Text extract:

Special Education. Lunches. Breakfasts

By: James Milnes Gaskell, Commentary

    The Private Initiative is keen to have a breakfast survey done involving all Primary School children.  This is preliminary to suggesting how such a programme be set up.  If the survey should reveal that all children have a nutritious breakfast before they leave home, with which they are satisfied, there would be little point in such a programme. We feel that this is unlikely, and so, it seems does the Department of Education, as the PS has let us know that the schools and teaching staff will facilitate a survey which will be designed for us by a professional.  This is positive and is how Private and Public should work together.

     

    Now here is another matter also involving Public and Private.  The Special Education Unit has been left out of a lunch programme and for a number of years various persons have agitated about it and tried to suggest how the Unit could benefit from a programme.  The children at this school require specialized remedial education.  Some are, as we put it in our new PC days, educationally challenged.  They are the vulnerable amongst our youngsters.  Apparently at some earlier stage, the Department had indicated that there were too few of them for the Administration to cater for.  Did this mean that they should go without lunches?  I cannot say.  It certainly showed that the Administration was not prepared to pay for the food for these children. This is not a blue or green case.  No Administration so far has sought in any practical way to help these children.  However the position has now changed.  Kind and generous donors have made funds available to pay for lunches to be cooked at the Charlestown Primary School.  The Principal and the Chef there have agreed to do it.  The Private Initiative is sourcing insulated carriers and dishes etc.  All that is needed is the conveyance of these lunches from Charlestown to Brown Hill.  We wrote to the PS Education to tell her that funds for the lunches were available and could she please make arrangements for transportation.  The answer we received was that the Ministry of Education was not in a position to assist immediately with transportation and that ‘We therefore ask that you make alternative arrangements for the lunches to be transported until we are better able to assist in that regard’.  Whichever way I looked at it, this was an uncertain response.  Would transportation actually be made available shortly or was this a way of saying that Government was not going to do it?  I could not tell.  The lunches have to be transported fully, reliably and on time every day of every term.  This cannot be done on a volunteer basis with individuals agreeing to play a part once a week or once a month or whatever.  That would be a system headed for chaos and breakdown.  What is needed is one vehicle with one driver responsible for daily delivery.  That can only be done by the Department.

Data provided:
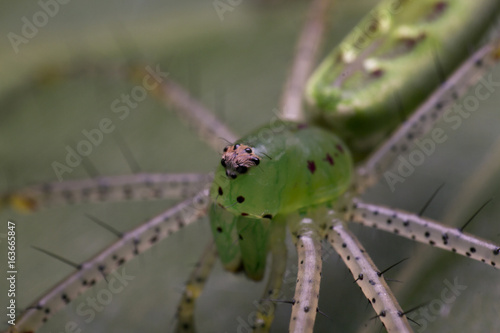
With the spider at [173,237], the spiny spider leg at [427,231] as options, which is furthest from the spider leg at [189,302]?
the spiny spider leg at [427,231]

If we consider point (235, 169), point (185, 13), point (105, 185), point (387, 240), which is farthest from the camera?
point (185, 13)

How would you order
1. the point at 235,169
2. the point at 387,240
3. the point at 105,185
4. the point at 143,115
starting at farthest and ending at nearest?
1. the point at 143,115
2. the point at 105,185
3. the point at 387,240
4. the point at 235,169

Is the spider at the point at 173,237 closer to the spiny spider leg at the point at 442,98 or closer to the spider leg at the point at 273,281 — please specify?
the spider leg at the point at 273,281

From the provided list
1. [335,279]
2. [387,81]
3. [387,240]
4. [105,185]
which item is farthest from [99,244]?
[387,81]

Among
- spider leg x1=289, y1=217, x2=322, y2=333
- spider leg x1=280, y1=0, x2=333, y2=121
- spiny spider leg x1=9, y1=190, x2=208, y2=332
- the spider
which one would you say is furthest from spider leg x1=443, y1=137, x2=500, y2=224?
spiny spider leg x1=9, y1=190, x2=208, y2=332

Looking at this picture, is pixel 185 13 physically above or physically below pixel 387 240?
above

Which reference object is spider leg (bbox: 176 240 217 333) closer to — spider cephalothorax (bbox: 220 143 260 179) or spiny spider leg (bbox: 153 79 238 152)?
spider cephalothorax (bbox: 220 143 260 179)

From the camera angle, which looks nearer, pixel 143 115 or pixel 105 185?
pixel 105 185

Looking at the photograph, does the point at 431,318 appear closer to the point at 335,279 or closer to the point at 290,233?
the point at 335,279
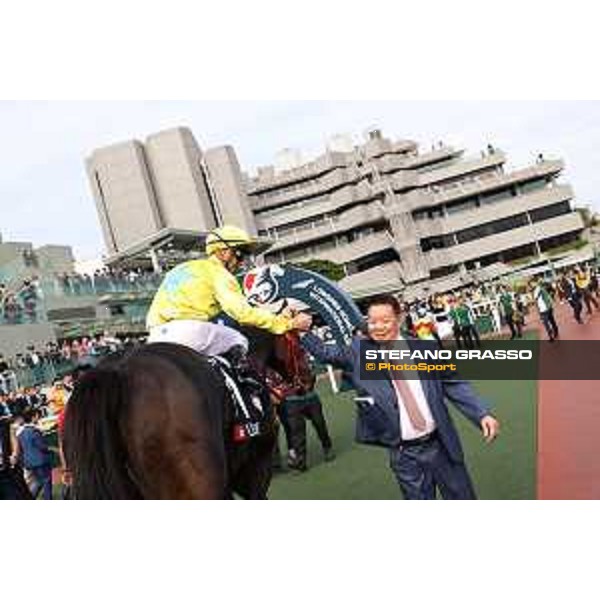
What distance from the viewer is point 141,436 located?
3.22m

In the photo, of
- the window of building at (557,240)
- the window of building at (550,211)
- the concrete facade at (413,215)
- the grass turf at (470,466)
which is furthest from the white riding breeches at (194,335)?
the window of building at (550,211)

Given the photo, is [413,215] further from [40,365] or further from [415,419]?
[415,419]

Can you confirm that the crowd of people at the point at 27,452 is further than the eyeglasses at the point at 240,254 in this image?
Yes

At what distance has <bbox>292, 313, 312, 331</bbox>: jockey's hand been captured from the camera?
13.3 ft

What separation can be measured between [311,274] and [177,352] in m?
3.17

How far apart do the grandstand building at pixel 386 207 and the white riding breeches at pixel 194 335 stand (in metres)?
38.5

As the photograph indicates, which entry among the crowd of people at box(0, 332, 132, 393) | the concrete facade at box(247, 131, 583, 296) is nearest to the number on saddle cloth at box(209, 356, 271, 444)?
the crowd of people at box(0, 332, 132, 393)

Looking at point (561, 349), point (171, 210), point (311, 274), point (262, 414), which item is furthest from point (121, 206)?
point (262, 414)

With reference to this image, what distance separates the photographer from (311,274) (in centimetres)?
665

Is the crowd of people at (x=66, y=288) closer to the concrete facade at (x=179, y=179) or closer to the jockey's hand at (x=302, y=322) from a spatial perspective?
the jockey's hand at (x=302, y=322)

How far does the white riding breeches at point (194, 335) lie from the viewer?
3896mm

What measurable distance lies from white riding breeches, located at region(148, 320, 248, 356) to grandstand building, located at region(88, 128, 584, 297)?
38.5 meters

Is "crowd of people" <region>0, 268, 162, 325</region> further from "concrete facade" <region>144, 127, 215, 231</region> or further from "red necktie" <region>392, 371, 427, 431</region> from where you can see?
"concrete facade" <region>144, 127, 215, 231</region>
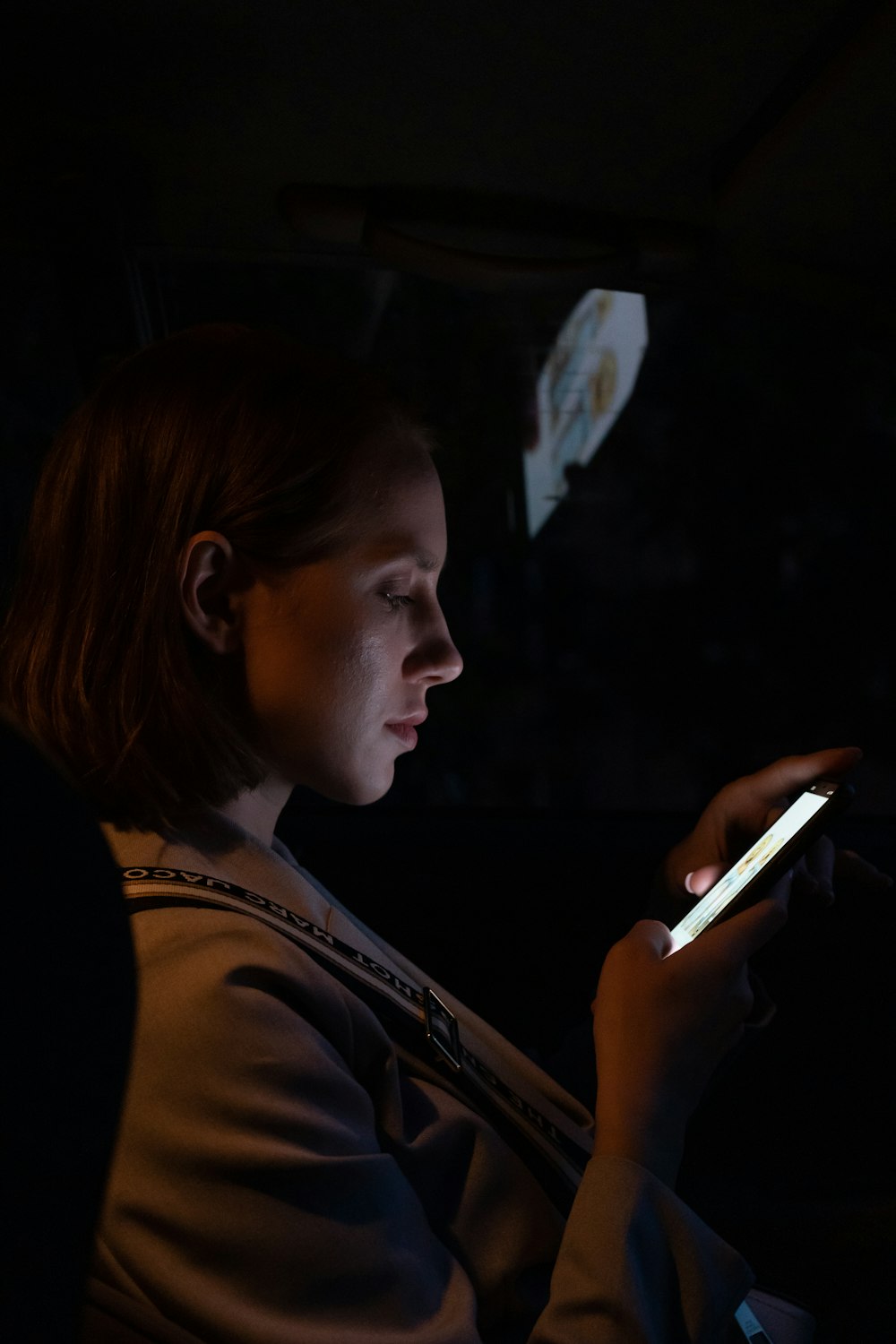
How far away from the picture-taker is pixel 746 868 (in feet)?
3.92

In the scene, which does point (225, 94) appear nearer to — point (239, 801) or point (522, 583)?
point (239, 801)

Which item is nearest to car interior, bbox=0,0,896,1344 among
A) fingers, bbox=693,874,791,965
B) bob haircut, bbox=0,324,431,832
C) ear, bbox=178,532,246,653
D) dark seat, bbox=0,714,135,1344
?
dark seat, bbox=0,714,135,1344

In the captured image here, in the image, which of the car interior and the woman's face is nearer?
the car interior

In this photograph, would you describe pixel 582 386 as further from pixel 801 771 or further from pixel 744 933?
pixel 744 933

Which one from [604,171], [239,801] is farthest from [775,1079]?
[604,171]

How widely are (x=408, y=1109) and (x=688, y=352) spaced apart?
2292 mm

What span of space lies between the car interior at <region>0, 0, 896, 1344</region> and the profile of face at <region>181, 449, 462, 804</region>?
23 cm

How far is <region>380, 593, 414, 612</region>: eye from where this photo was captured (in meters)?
1.08

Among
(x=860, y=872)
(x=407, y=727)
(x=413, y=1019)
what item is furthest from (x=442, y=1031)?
(x=860, y=872)

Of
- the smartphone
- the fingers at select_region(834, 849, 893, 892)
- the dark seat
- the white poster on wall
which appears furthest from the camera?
the white poster on wall

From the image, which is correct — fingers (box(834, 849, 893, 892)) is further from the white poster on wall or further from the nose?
the white poster on wall

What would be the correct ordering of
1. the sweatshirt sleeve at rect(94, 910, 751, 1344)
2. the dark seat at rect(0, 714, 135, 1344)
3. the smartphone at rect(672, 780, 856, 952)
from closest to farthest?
the dark seat at rect(0, 714, 135, 1344) < the sweatshirt sleeve at rect(94, 910, 751, 1344) < the smartphone at rect(672, 780, 856, 952)

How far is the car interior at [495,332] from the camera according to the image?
2.40ft

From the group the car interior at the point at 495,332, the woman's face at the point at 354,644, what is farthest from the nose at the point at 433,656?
the car interior at the point at 495,332
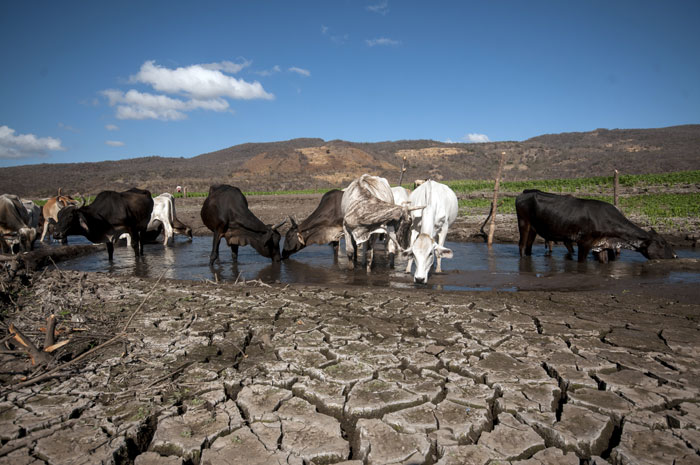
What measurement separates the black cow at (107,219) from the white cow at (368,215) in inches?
231

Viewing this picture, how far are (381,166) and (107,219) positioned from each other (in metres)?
61.1

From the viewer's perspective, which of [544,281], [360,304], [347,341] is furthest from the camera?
[544,281]

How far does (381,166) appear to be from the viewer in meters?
69.8

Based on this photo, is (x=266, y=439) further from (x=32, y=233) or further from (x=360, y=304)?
(x=32, y=233)

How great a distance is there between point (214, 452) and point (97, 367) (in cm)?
177


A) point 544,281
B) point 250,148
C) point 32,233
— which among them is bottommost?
point 544,281

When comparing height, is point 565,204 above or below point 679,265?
above

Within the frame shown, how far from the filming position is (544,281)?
7.77 metres

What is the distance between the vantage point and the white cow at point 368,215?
8271mm

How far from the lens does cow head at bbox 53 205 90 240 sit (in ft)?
32.1

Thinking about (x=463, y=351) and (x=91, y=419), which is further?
(x=463, y=351)

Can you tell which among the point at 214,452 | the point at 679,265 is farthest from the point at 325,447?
the point at 679,265

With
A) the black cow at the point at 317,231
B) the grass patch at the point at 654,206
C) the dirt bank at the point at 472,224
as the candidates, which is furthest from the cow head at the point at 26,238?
the grass patch at the point at 654,206

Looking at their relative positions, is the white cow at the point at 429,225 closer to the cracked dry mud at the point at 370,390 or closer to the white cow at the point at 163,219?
the cracked dry mud at the point at 370,390
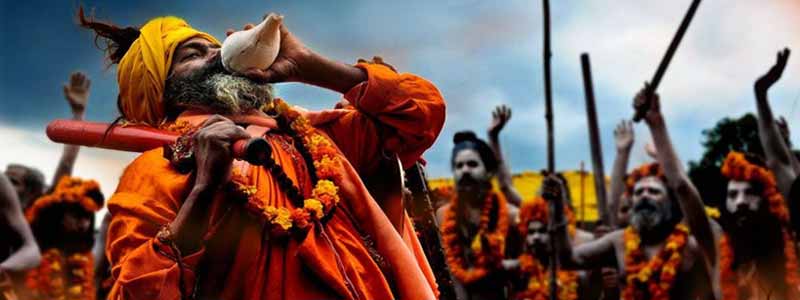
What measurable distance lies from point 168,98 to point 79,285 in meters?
5.16

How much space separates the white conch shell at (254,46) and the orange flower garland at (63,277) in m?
5.24

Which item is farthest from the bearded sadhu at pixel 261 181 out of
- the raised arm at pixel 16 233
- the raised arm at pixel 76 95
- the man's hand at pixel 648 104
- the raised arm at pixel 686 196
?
the raised arm at pixel 686 196

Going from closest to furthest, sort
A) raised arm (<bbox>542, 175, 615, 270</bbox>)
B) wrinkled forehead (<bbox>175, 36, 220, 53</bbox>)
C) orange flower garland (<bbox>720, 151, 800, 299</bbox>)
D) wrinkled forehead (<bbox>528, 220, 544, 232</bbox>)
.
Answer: wrinkled forehead (<bbox>175, 36, 220, 53</bbox>), orange flower garland (<bbox>720, 151, 800, 299</bbox>), raised arm (<bbox>542, 175, 615, 270</bbox>), wrinkled forehead (<bbox>528, 220, 544, 232</bbox>)

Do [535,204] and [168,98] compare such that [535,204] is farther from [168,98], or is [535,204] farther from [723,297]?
[168,98]

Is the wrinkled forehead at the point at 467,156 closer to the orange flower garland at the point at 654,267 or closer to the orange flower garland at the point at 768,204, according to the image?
the orange flower garland at the point at 654,267

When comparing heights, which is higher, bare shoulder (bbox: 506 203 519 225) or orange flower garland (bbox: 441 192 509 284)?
bare shoulder (bbox: 506 203 519 225)

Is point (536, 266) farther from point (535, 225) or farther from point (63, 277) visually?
point (63, 277)

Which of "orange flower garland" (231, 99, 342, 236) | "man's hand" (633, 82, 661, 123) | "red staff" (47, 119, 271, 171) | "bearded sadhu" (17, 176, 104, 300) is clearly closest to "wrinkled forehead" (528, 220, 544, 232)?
"man's hand" (633, 82, 661, 123)

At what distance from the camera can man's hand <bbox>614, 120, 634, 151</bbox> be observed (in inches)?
389

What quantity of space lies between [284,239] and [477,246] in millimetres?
5736

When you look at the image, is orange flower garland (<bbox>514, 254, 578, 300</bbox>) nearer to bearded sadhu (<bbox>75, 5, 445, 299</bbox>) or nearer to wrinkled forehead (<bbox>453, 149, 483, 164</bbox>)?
wrinkled forehead (<bbox>453, 149, 483, 164</bbox>)

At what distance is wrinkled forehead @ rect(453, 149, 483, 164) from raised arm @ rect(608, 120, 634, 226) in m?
1.33

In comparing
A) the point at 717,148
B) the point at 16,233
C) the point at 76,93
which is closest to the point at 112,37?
the point at 76,93

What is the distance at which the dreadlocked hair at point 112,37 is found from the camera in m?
3.22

Written instruction:
In the commentary on school lunches and breakfasts, who is named as contributing to the Special Education Unit lunches, and what is each providing? Work only from the commentary above; the records play no part.

Exercise answer:
- Kind and generous donors: funds to pay for the lunches
- The Principal of Charlestown Primary School: agreement to have the lunches cooked there
- The Chef of Charlestown Primary School: agreement to cook the lunches
- The Private Initiative: sourcing insulated carriers, dishes, and other items